[Entries from a dataset]
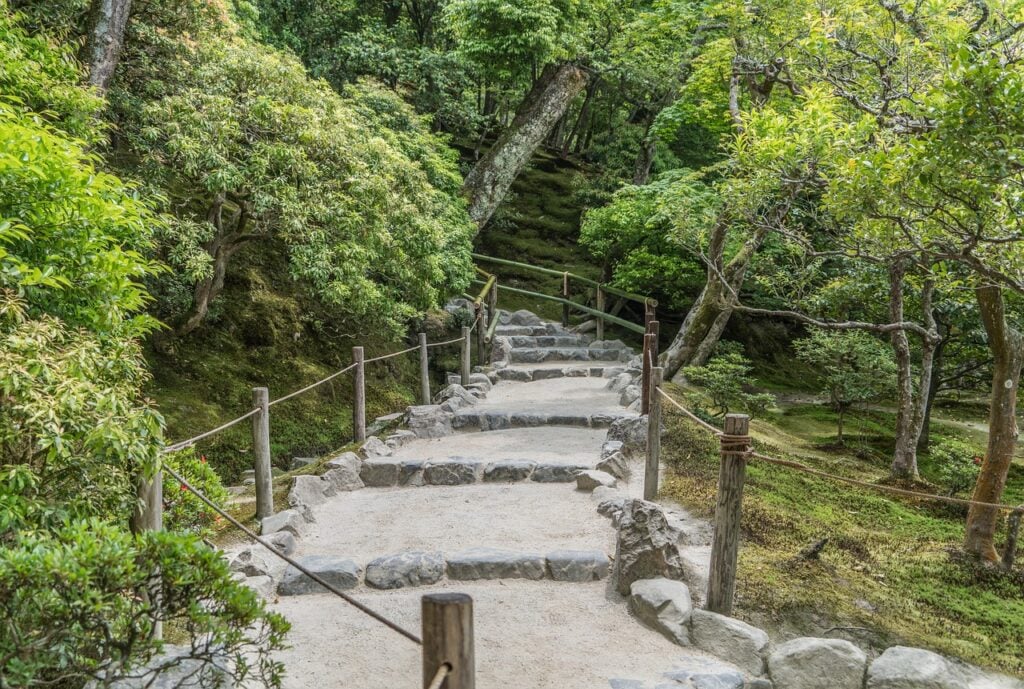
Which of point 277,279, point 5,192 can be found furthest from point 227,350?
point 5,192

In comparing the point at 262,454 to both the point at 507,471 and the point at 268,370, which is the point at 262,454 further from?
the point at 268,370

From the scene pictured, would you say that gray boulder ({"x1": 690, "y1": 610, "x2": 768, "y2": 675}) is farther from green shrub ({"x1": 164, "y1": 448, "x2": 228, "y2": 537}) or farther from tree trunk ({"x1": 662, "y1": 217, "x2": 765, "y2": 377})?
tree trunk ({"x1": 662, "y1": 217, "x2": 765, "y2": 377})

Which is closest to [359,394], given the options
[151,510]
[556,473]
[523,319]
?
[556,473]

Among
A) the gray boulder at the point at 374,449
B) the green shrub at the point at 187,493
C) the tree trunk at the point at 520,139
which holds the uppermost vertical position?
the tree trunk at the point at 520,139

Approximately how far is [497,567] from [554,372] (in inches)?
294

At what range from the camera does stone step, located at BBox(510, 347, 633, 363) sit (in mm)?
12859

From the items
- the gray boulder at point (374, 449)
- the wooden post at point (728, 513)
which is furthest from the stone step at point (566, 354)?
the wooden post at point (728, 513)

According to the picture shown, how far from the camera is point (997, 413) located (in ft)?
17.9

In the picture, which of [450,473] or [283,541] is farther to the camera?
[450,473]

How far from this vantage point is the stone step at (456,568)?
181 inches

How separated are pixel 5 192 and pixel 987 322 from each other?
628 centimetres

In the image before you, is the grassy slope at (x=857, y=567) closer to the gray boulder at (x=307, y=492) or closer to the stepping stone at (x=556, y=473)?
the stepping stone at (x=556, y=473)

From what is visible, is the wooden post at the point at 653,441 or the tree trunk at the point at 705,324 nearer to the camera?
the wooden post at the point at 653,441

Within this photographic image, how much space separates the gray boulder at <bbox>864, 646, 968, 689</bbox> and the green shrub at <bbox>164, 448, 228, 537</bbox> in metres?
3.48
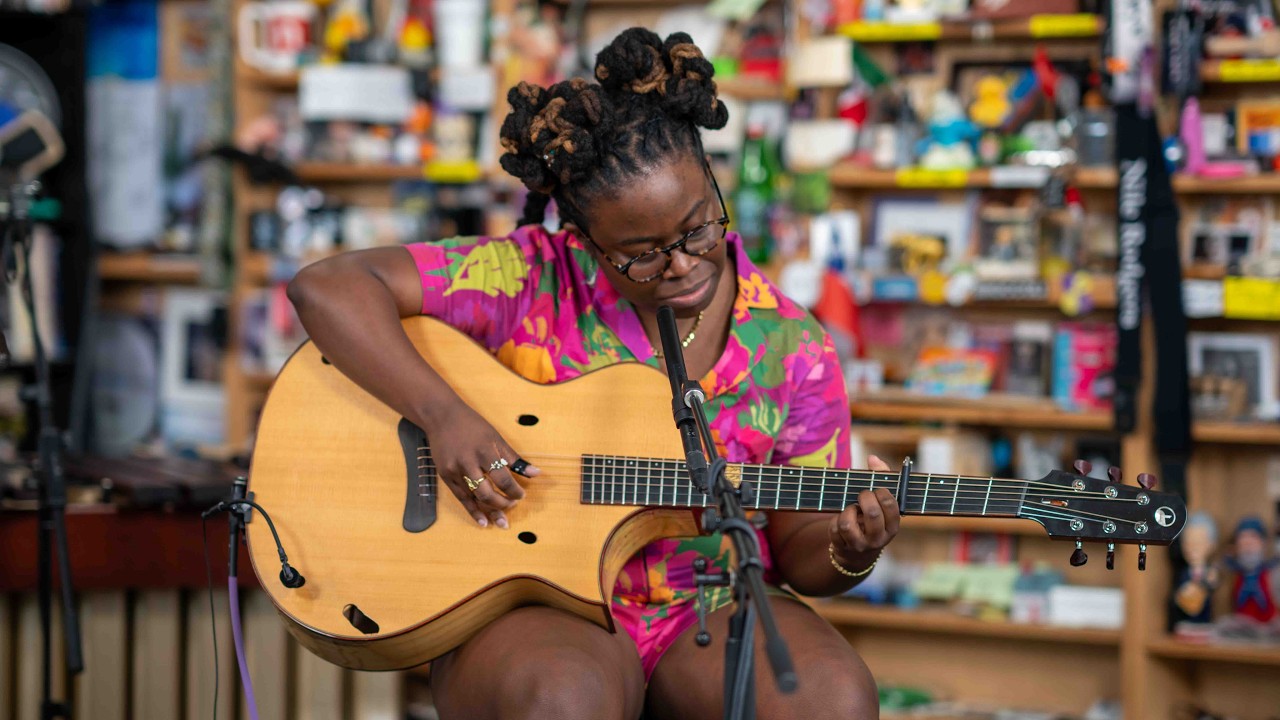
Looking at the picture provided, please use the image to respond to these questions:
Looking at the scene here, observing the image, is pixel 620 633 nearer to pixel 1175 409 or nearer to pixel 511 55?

● GIVEN REQUEST: Arrange every line of the entries above as a numbered list, dropping the blank lines and the picture markers.

● RESULT OF THIS TASK:
1. Which of point 277,279, point 5,192 can be found furthest from point 227,350?
2. point 5,192
3. In comparing the point at 262,454 to both the point at 507,471 and the point at 268,370, which is the point at 262,454 further from?
4. the point at 268,370
5. From the scene pictured, would you say that gray boulder ({"x1": 690, "y1": 610, "x2": 768, "y2": 675}) is farther from green shrub ({"x1": 164, "y1": 448, "x2": 228, "y2": 537}) or farther from tree trunk ({"x1": 662, "y1": 217, "x2": 765, "y2": 377})?
6. tree trunk ({"x1": 662, "y1": 217, "x2": 765, "y2": 377})
7. Which is closest to [359,394], given the options
8. [151,510]
9. [556,473]
10. [523,319]
11. ?
12. [556,473]
13. Among
14. A) the gray boulder at the point at 374,449
15. B) the green shrub at the point at 187,493
16. C) the tree trunk at the point at 520,139
17. which holds the uppermost vertical position?
18. the tree trunk at the point at 520,139
19. Approximately how far is [497,567] from [554,372] (in inches)?
20. 294
21. At what range from the camera does stone step, located at BBox(510, 347, 633, 363) sit (in mm)?
22. 12859
23. From the items
24. - the gray boulder at point (374, 449)
25. - the wooden post at point (728, 513)
26. which is furthest from the stone step at point (566, 354)?
27. the wooden post at point (728, 513)
28. According to the picture shown, how far from the camera is point (997, 413) located (in ft)?
29. 17.9
30. In the picture, which of [450,473] or [283,541] is farther to the camera?
31. [450,473]
32. How far from this vantage point is the stone step at (456,568)?
33. 181 inches
34. How separated are pixel 5 192 and pixel 987 322 from each other?
35. 628 centimetres
36. In the image before you, is the grassy slope at (x=857, y=567) closer to the gray boulder at (x=307, y=492) or closer to the stepping stone at (x=556, y=473)?
37. the stepping stone at (x=556, y=473)
38. From what is visible, is the wooden post at the point at 653,441 or the tree trunk at the point at 705,324 nearer to the camera?
39. the wooden post at the point at 653,441
40. Within this photographic image, how much space separates the gray boulder at <bbox>864, 646, 968, 689</bbox> and the green shrub at <bbox>164, 448, 228, 537</bbox> in metres?
41. 3.48
42. Looking at the picture provided, please use the image to respond to these questions:
43. Looking at the scene here, observing the image, is pixel 620 633 nearer to pixel 1175 409 or nearer to pixel 511 55?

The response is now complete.